Lucy Terry was the creator of the earliest known work of literature by an African American. Her poem, “Bar’s Fight,” created when the poet was sixteen years old, records an Indian ambush of two white families on 25 August 1746 in a section of Deerfield, Massachusetts, known as “the Bars,” a colonial word for meadows. Composed in rhymed tetrameter couplets and probably designed to be sung, Terry’s ballad was preserved in the memories of local singers until it was published in Josiah Holland’s History of Western Massachusetts in 1855. Although Terry had grown up a slave in Deerfield, “Bar’s Fight” conveys genuine sympathy for the white men and women who died in the skirmish.

Lucy Terry was born in Africa, kidnapped as an infant, and sold into slavery in Rhode Island. In 1735, when she was about five years old, she became the property of Ensign Ebenezer Wells of Deerfield, Massachusetts. After converting to Christianity she became a member of her master’s church in 1744. She remained a slave until Obijah Prince, a wealthy free black, bought her freedom and married her in 1756. In 1760, the Princes moved to Guilford, Vermont, where Lucy’s reputation as a storyteller and a strong defender of African American civil rights grew.
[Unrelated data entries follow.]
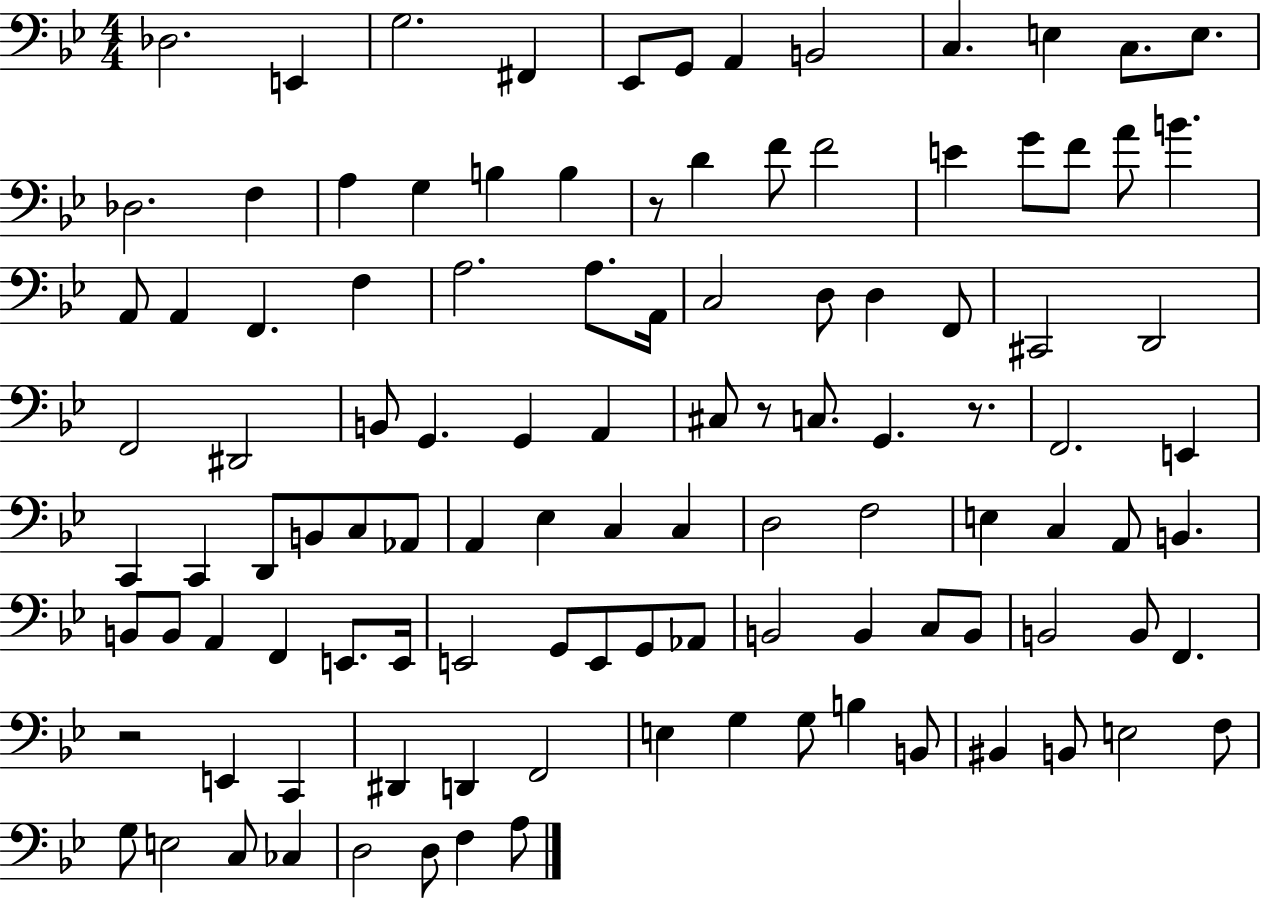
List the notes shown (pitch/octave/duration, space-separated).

Db3/h. E2/q G3/h. F#2/q Eb2/e G2/e A2/q B2/h C3/q. E3/q C3/e. E3/e. Db3/h. F3/q A3/q G3/q B3/q B3/q R/e D4/q F4/e F4/h E4/q G4/e F4/e A4/e B4/q. A2/e A2/q F2/q. F3/q A3/h. A3/e. A2/s C3/h D3/e D3/q F2/e C#2/h D2/h F2/h D#2/h B2/e G2/q. G2/q A2/q C#3/e R/e C3/e. G2/q. R/e. F2/h. E2/q C2/q C2/q D2/e B2/e C3/e Ab2/e A2/q Eb3/q C3/q C3/q D3/h F3/h E3/q C3/q A2/e B2/q. B2/e B2/e A2/q F2/q E2/e. E2/s E2/h G2/e E2/e G2/e Ab2/e B2/h B2/q C3/e B2/e B2/h B2/e F2/q. R/h E2/q C2/q D#2/q D2/q F2/h E3/q G3/q G3/e B3/q B2/e BIS2/q B2/e E3/h F3/e G3/e E3/h C3/e CES3/q D3/h D3/e F3/q A3/e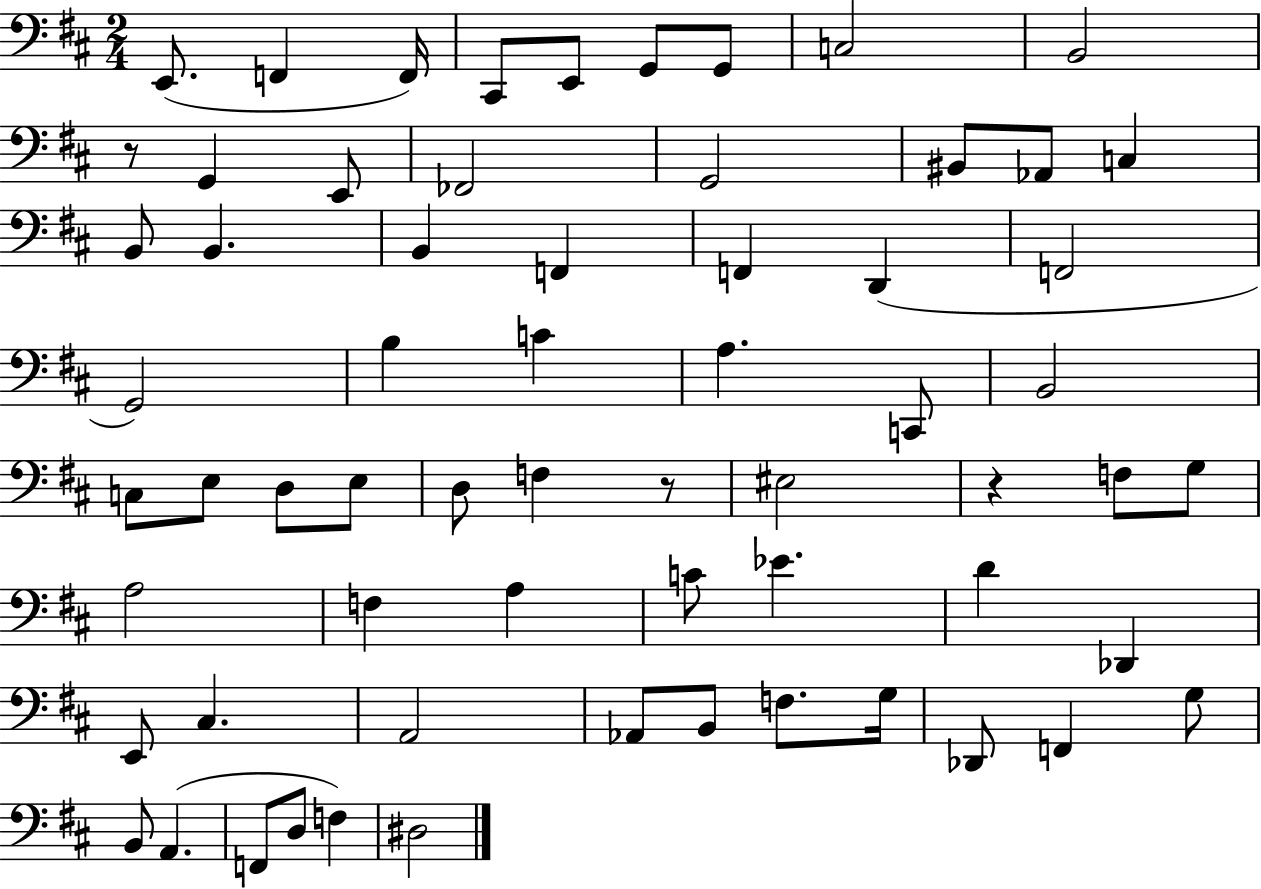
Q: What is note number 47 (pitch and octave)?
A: C#3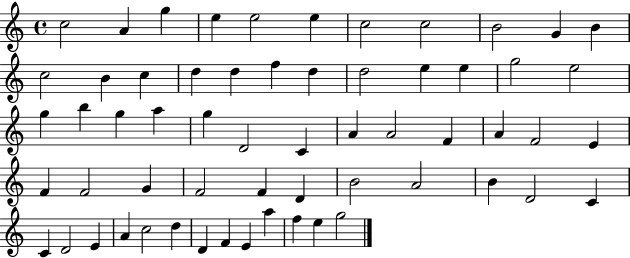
{
  \clef treble
  \time 4/4
  \defaultTimeSignature
  \key c \major
  c''2 a'4 g''4 | e''4 e''2 e''4 | c''2 c''2 | b'2 g'4 b'4 | \break c''2 b'4 c''4 | d''4 d''4 f''4 d''4 | d''2 e''4 e''4 | g''2 e''2 | \break g''4 b''4 g''4 a''4 | g''4 d'2 c'4 | a'4 a'2 f'4 | a'4 f'2 e'4 | \break f'4 f'2 g'4 | f'2 f'4 d'4 | b'2 a'2 | b'4 d'2 c'4 | \break c'4 d'2 e'4 | a'4 c''2 d''4 | d'4 f'4 e'4 a''4 | f''4 e''4 g''2 | \break \bar "|."
}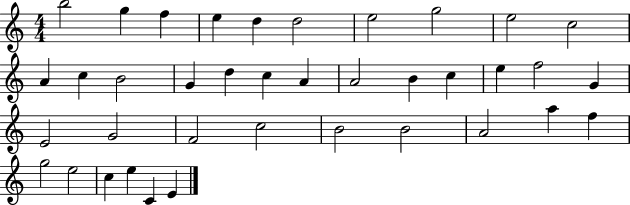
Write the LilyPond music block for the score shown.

{
  \clef treble
  \numericTimeSignature
  \time 4/4
  \key c \major
  b''2 g''4 f''4 | e''4 d''4 d''2 | e''2 g''2 | e''2 c''2 | \break a'4 c''4 b'2 | g'4 d''4 c''4 a'4 | a'2 b'4 c''4 | e''4 f''2 g'4 | \break e'2 g'2 | f'2 c''2 | b'2 b'2 | a'2 a''4 f''4 | \break g''2 e''2 | c''4 e''4 c'4 e'4 | \bar "|."
}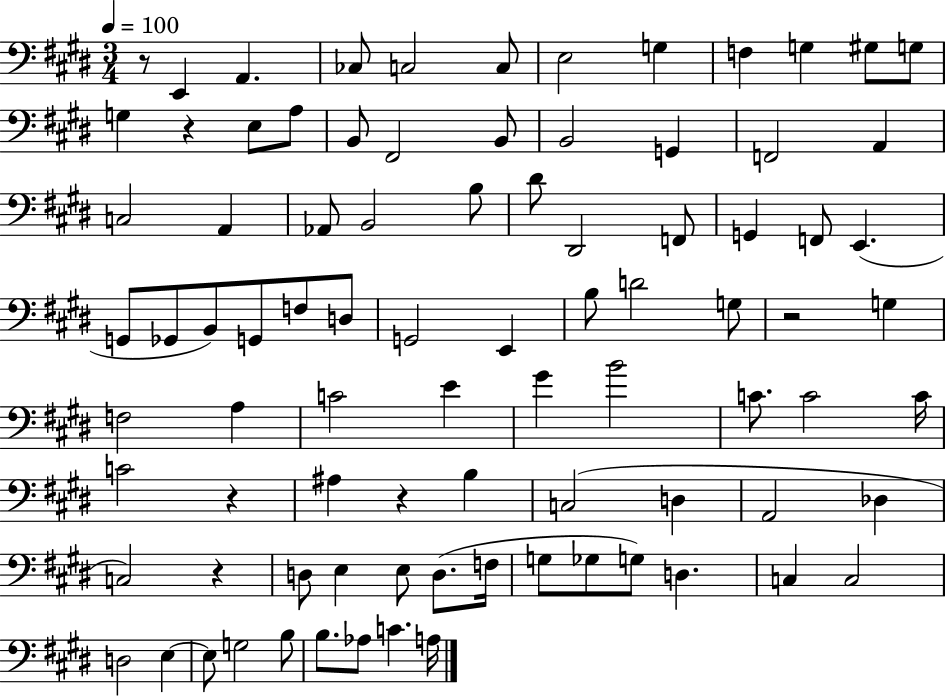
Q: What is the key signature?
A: E major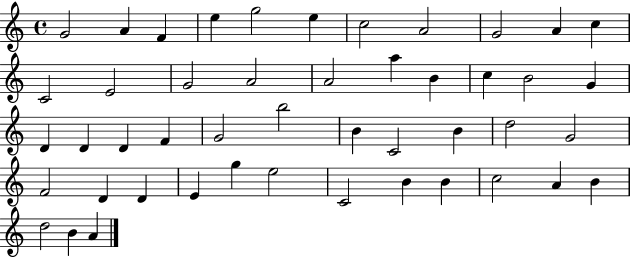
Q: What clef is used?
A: treble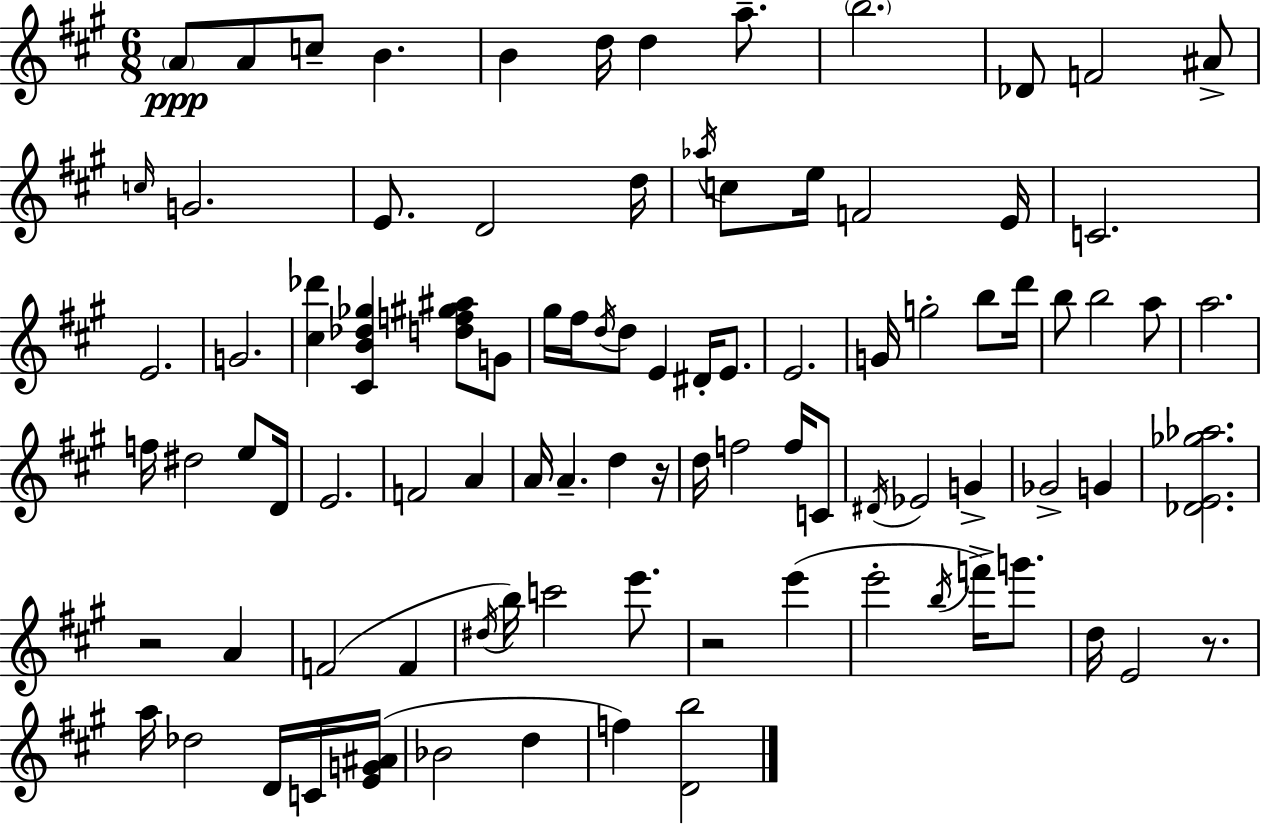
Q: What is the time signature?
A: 6/8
Committed to an education for her six children, Lucy Terry Prince encouraged her oldest son to apply for admission to Williams College. When he was refused, she traveled to Williamstown, Massachusetts, and delivered a three-hour argument to the college’s trustees against Williams’s policy of racial discrimination. Though unsuccessful, this effort augmented Lucy Terry Prince’s regional reputation as a skilled orator. After her husband’s death in 1794, she moved to Sunderland, Ver mont, where she died in 1821. “Bar’s Fight,” though of slight significance from a purely literary point of view, testifies to African American participation, from early colonial times, in the inscription of the cultural memory of the United States.